Yada su ne kadar temiz olursa olsun, içinden geçtiği su borusu kirliyese yada paslıysa su kirli ve paslı akacaktır.

Bunun için üzerinize okutturmadan önce okutturacağınız insan hakkında iyi düşünmeniz gerekmektedir. Herkese okutturulmaz. Okuyucu kirliyse, onun ağzından temiz duayla beraber kirlilikte çıkacak ve sizi kirletecektir.

Yada yapacağınız okumayı, kimden öğrendiğiniz size o okumayı yapmanızı kimin telkin ettiği önemlidir.

Ayetler ve Hadisler iyi ve kötü tüm alemlere etki ederler. Yani bunun için kötü okuduğunda okuduğu tesir etmez diye bir şey diyemez kimse.

Ayet ve Hadislerle bildirilen dualar her zaman temizdirler.
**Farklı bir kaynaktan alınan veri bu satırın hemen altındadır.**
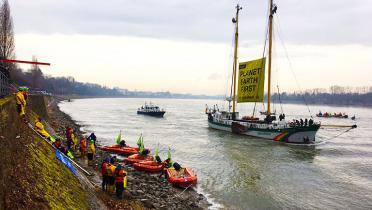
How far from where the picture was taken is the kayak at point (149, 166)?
24.5 metres

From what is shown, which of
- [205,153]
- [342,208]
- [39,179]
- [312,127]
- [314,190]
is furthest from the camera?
[312,127]

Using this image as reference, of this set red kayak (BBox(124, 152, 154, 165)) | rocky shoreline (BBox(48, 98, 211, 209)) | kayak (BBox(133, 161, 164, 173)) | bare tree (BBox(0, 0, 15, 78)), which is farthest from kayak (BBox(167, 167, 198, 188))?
bare tree (BBox(0, 0, 15, 78))

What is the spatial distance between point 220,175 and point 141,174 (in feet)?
24.1

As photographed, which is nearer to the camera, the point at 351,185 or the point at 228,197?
the point at 228,197

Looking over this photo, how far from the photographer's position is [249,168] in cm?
3005

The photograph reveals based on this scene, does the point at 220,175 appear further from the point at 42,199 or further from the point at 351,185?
the point at 42,199

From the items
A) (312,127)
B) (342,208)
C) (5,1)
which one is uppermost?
(5,1)

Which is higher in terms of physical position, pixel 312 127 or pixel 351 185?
pixel 312 127

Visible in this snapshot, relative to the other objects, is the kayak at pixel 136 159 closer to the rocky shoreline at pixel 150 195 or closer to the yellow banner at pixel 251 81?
the rocky shoreline at pixel 150 195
Ama temiz olan Ayetler kötüler tarafından okunursa kötülük içinde etki ve güç oluşturduğu için kötülüğün etkisini arttıracak ve yayacaktır.

Benzetmeyle anlatmaya çalışalım. Benzin iyidir. Arabanızı çalıştırır evinize gidersiniz, işinize gidersiniz, hastaneye gidersiniz. Ama benzin iyi diye bir hırsız arabasına koyduğunda arabayı çalıştırmamazlık yapmaz. Bu seferde hırsızın arabasını çalıştırır ve hırsızlığın yapılmasına ortak olur. Burda benzin Ayet ve Peygamberimizin Dilinden Duaları simgeler. Siz iyiyi, hırsız kötüyü.
Ne zaman ki benzin bir iyi insan tarafından hırsızın arabasına dökülerek yakılırsa, o zaman benzin hırsıızın arabasına yardım etmemiş temizlemiş olur.

Ne zaman ki temiz ağızlı biri size okuma yaparsa size pis ağızlı insanın yaptığı okumanın gücünü azaltmış ve yok etmiş olur.

Bunun için her insana kendinize okuma yaptıramazsınız. Bunun için her insanın dediği okumaları yapamazsınız. Bunun için yazarının temizliğini bilmeden internetten okuduğunuz her duayı, zikri ve okumayı yapamazsınız.

Çok okumak istiyorsanız aynı okuma ve duayı salih ağızlı insanlar tarafından yazılmış dua kitaplarında bularak orda oku dediği için okumalısınız.

Bu konuda size birinin şu duayı oku yada şu okumayı yap demesi ağızların püfünü, son söz ise duayı size aktaran insanı göstermektedir. rastgele kitaplarda yada internette karşılaştığınız dua ve okumalar için.

Unutmayın yemek yapmak güzeldir ama elini yıkamayan tuvalet temizlikçisinin eliyle yapılan yemek asla yenmez. Ağızlar meselesi.

Unutmayın yemek güzeldir ama tuvallette saklanan yemek asla yenmez. Son söz.

Yani bana bu duayı Ahmet oku dedi mehmet oku dedi okurum yanlıştır ( ağızlar meselesi )

Yani ben bunu bilmem ne formda gördüm yazarı tostosdu, fastosdu olmaz ( Son söz )

Duayı ve okumayı duyduğunuz ve aldığınız yer size bir ambulansamı yada hırsızın arabasınamı bindiğinizi belirleyecektir. Birinde hastaneye şifa bulmaya giderken diğeri ile hırsızlığa ve suç işlemeye gidersiniz. Bu anlatımda dua benzille anlatılmaya çalışılmıştır, yani benzini bulduğunuz yer.